Poland’s Neminem captivabimus Act (full name: We shall incarcerate no-one without a court verdict) was a principle first formulated by King Władysław Jagiełło in 1425 – more than 250 years before England’s similar, but far more publicized Habeas Corpus Act. Although only some 18,000 Poles live in Iceland, in that sparsely settled country they constitute 5% of its population and are its single largest ethnic minority. Apparently that country’s harsh climate and bleak landscape do not attract many immigrants.
The largest known batch of bigos, Poland’s iconic, national meat, sausage, sauerkraut, cabbage and mushroom ragoût, weighed in at 4,778 kilograms (1 kilogram = 2.2 lbs). It was prepared not in Poland, but in Brazil in 2019 by the Zebu Cattle Breeders Association.
The oldest document in Poland’s state archives is a 15.5 by 23 inch parchment from 1153 founding a Cistercian Monastery at Łekno near Wągrowiec. The project was funded by Polish nobleman Zbilut of Pałuki. After naming fashions changed, he would referred to as Zbilut Pałucki. The name of comic-strip character Joe Palooka is said to have been taken from Pałucki.
Merian C Cooper, a filmmaker involved in the production of the original 1933 King Kong film, in his younger days had been among the American volunteer airmen who had flown in the Kościuszko Squadron of the then fledgling Polish air force during the 1920 Polish-Bolshevik War.

[Material supplied]:
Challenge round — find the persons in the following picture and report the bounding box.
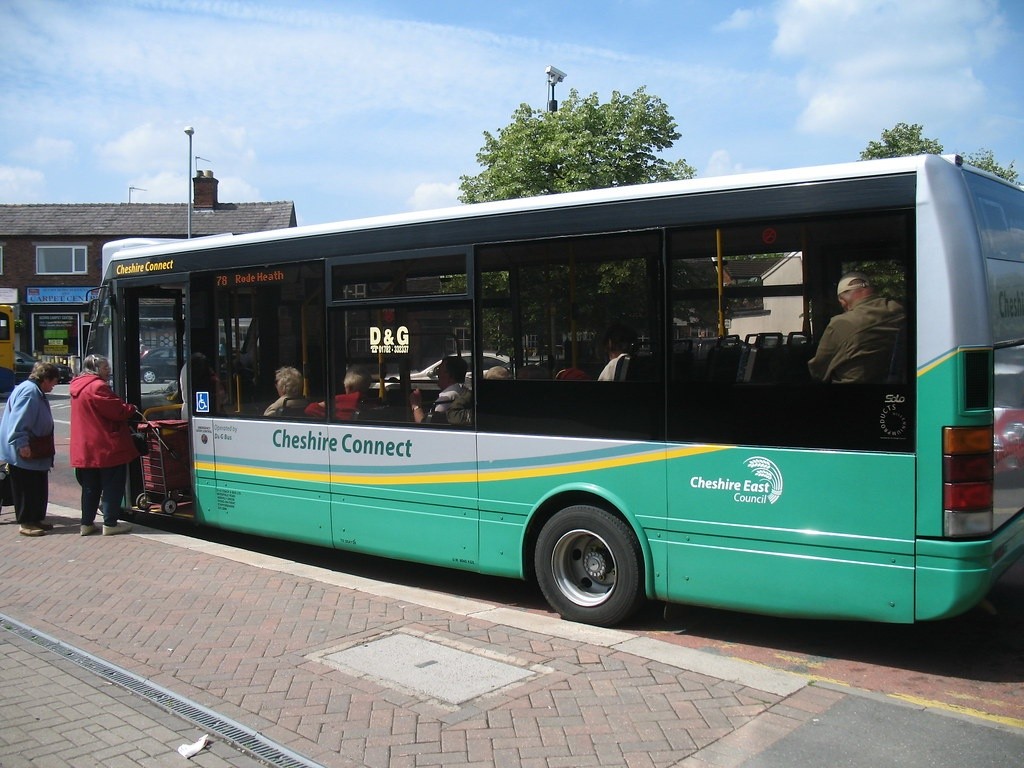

==

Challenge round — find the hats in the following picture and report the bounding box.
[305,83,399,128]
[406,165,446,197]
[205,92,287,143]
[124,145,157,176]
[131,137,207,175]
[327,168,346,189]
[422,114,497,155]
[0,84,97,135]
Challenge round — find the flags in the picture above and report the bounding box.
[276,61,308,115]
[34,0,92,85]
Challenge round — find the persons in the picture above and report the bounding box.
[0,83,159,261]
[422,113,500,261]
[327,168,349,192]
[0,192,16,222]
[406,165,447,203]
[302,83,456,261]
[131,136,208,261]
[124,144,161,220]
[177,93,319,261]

...

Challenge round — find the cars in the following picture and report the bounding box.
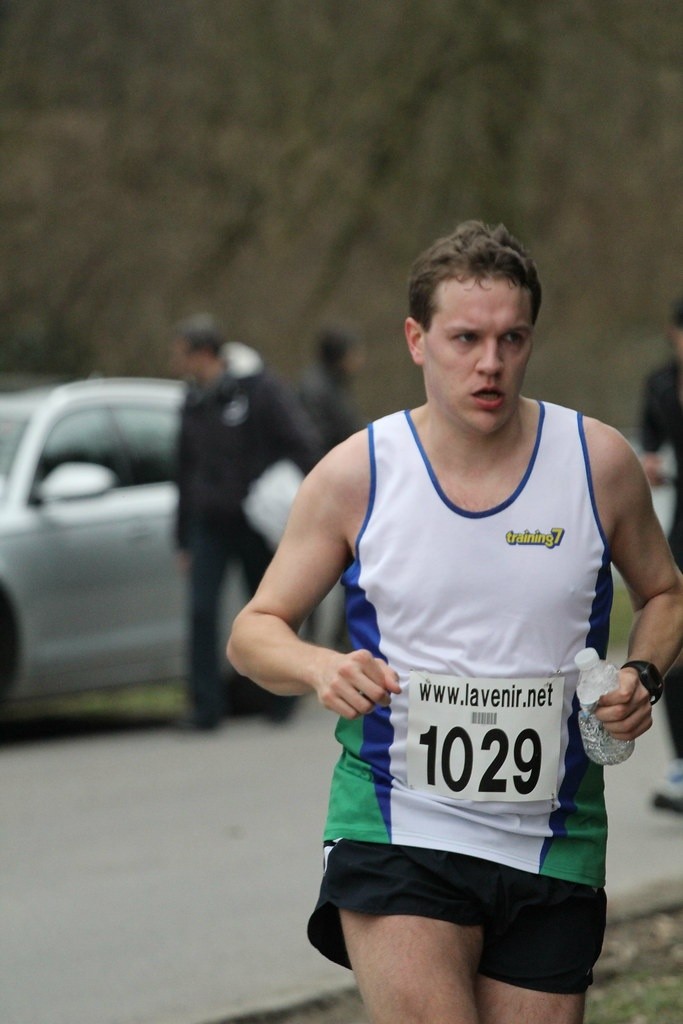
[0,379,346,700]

[Set of tasks]:
(a) Answer these from the passage of Polish facts:
(i) Which king first formulated the Neminem captivabimus principle, and in what year?
(ii) How much did the largest known batch of bigos weigh?
(iii) What squadron did Merian C Cooper fly in during the 1920 Polish-Bolshevik War?
(b) Reproduce the passage of Polish facts from "The oldest document" to "1920 Polish-Bolshevik War.".

[Expected results]:
(a)
(i) King Władysław Jagiełło, in 1425.
(ii) 4,778 kilograms.
(iii) The Kościuszko Squadron.

(b)
The oldest document in Poland’s state archives is a 15.5 by 23 inch parchment from 1153 founding a Cistercian Monastery at Łekno near Wągrowiec. The project was funded by Polish nobleman Zbilut of Pałuki. After naming fashions changed, he would referred to as Zbilut Pałucki. The name of comic-strip character Joe Palooka is said to have been taken from Pałucki.
Merian C Cooper, a filmmaker involved in the production of the original 1933 King Kong film, in his younger days had been among the American volunteer airmen who had flown in the Kościuszko Squadron of the then fledgling Polish air force during the 1920 Polish-Bolshevik War.